It all seems simple enough: get  two tuners and two antennas spaced apart. Then when one antenna is compromised by signal fade and signal bounce, the other antenna may have a better signal to offer. So all we need to do now is select the best signal and send it to the output, right?

But that's when all the trouble starts. It turns out that selecting the best signal, which seems easy at first glance, is no easy task. Take diversity systems that work on received signal strength (RSSI for short) as an example. It seems clever to monitor the signal strength of each signal and pick the strongest one, because the strongest signal must be the best signal, right? Well as it turns out, the answer is 'only sometimes.' Consider an antenna that is being blasted by a signal from some interfering source. The interfering signal may appear stronger, but it's not your signal. Instead of being yours, it could be anything—wifi, some other form of communication or who knows what? But whatever it is, if you send it to your video screen, you can bet that the result is going to be pretty ugly. Suddenly it's not so clear (pun intended) that RSSI diversity systems are a good solution.

Or how about those systems that are made from two single receivers and a switching box that examines the video sync pulses to see if one is missing? It seems reasonable that if they could detect when one was missing, they could switch to the other signal, right? You already know the answer: 'only sometimes.' That's because by the time they figure out that the sync pulse is missing, the video signal and therefore the way it looks on your screen is already loused up. Worse, if you switch to the other signal, it may have a missing sync pulse too. Then what? You see, it's not uncommon for your video transmission to mix it up with interfering signals to produce some really weird results that still include your original sync pulses.

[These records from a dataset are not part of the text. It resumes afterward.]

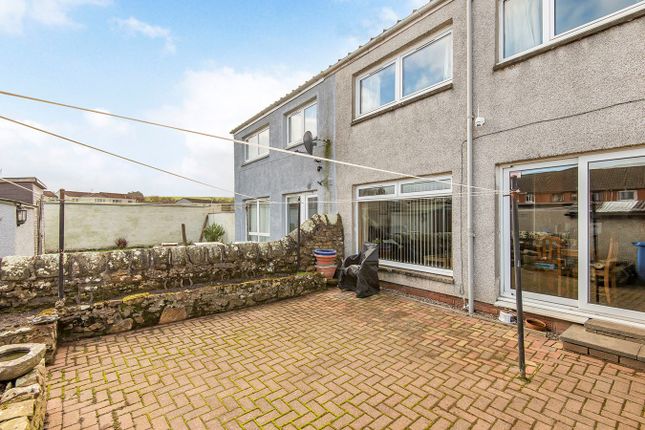 Terraced house for sale in Forgan Place, St Andrews
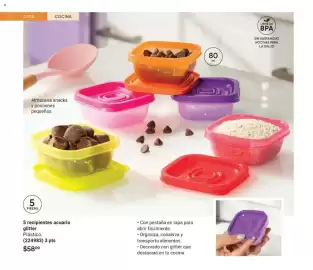 Catálogo Avon Página 90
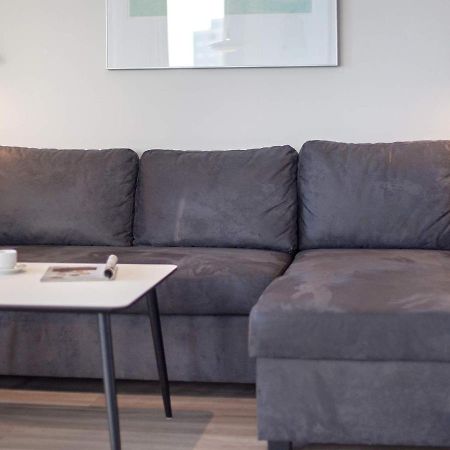 Apartment Wendtorf V Extérieur photo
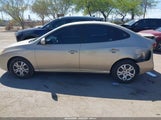 Hyundai Elantra Gls KMHDU4AD7AU931826 снимка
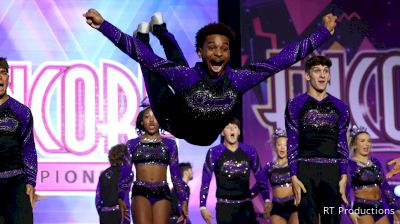 Look Back At The 10 Highest Scoring L6 Routines At Encore Grand Nationals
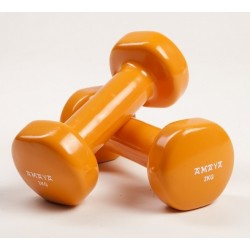 Mancuernas de Vinilo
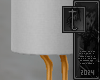 lamp duck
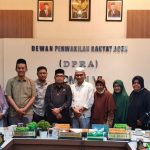 Aliansi Muslimat Aceh Minta DPRA Tolak RUU TPKS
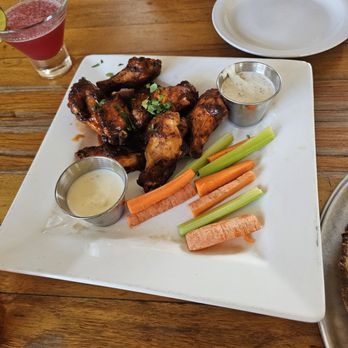 The Library - Wings!! - Bars Near Me - Vacaville, California The Library - Wings!! - Bars Near Me - Vacaville, California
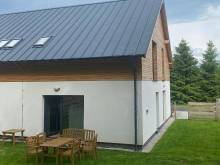 Pod Hojsovkou - Hojsova Stráž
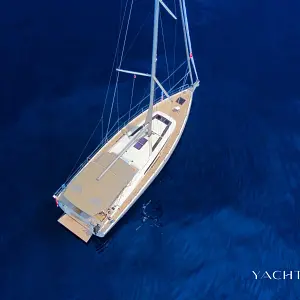 2019 Beneteau Oceanis 51.1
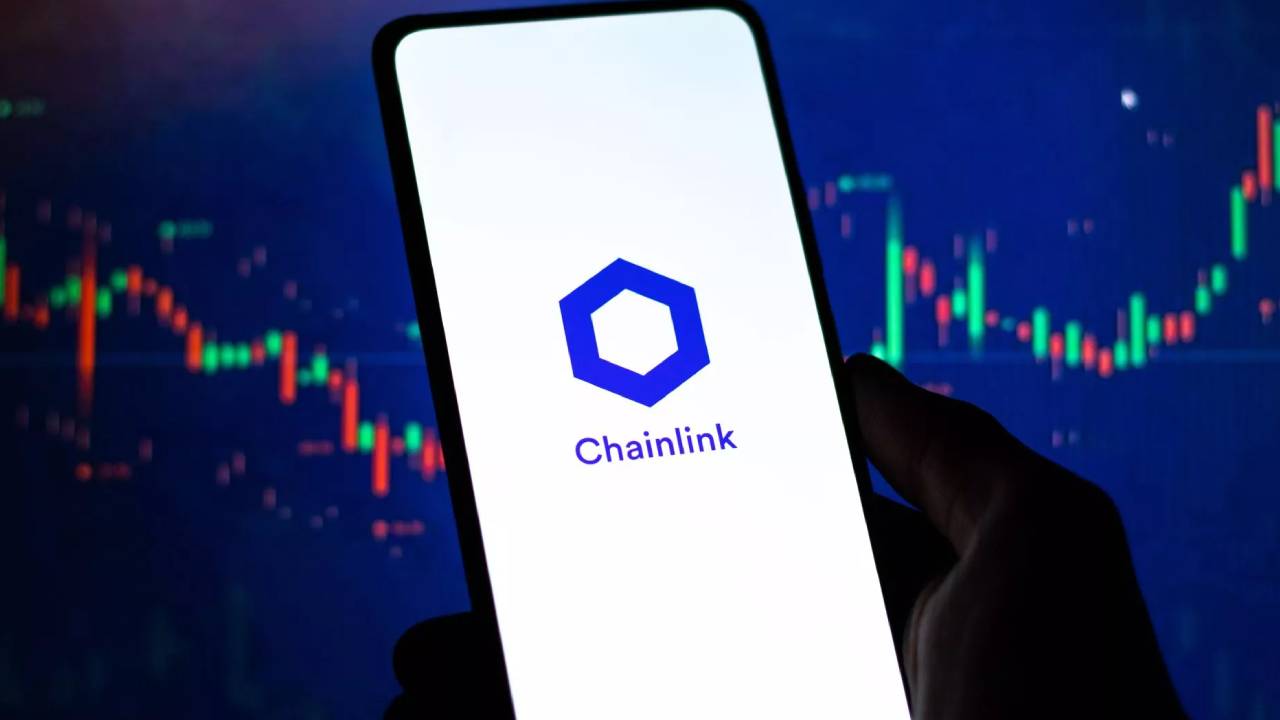 Presentan la propuesta de lanzar el primer fondo cotizado en bolsa (ETF) de Chainlink (LINK)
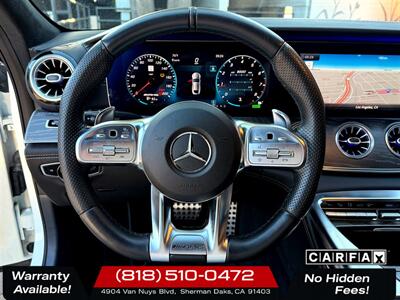 2019 Mercedes-Benz AMG GT Base 4MATIC®   - Photo 21 - Sherman Oaks, CA 91403-1701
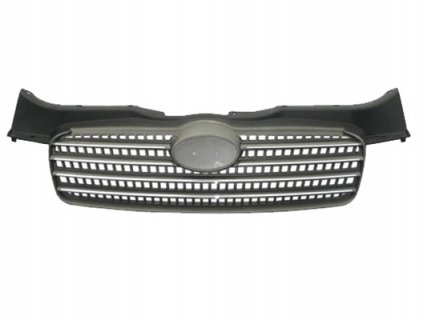 Accéder à la pièce Grille avant (4 portes)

The resulting signal still looks O.K. to some diversity systems and no diversity switching occurs. This type of diversity system just can't cope with this sort of thing and is not going to make you very happy.

So at Iftron, we decided to rethink the problems and limitations of diversity receivers and the result is a patent pending line of diversity products that combine real-time analysis of signal quality and sync pulse integrity in a novel way to determine which signal is the best. The result is a diversity system that we think is better then the sum of its parts. By uniquely combining the most important factors, our system chooses the best signal more often then either of the afore mentioned methods combined. Yes, there will be those times when neither signal is a good choice, so we can't claim to walk on radio waves, but on average, our novel system turns in performance that can outshine systems costing thousands more. Best of all, we have built this patent pending performance into both our YellowJacket Pro and our new Nano Modular Diversity products. So whichever you choose, Iftron has you covered.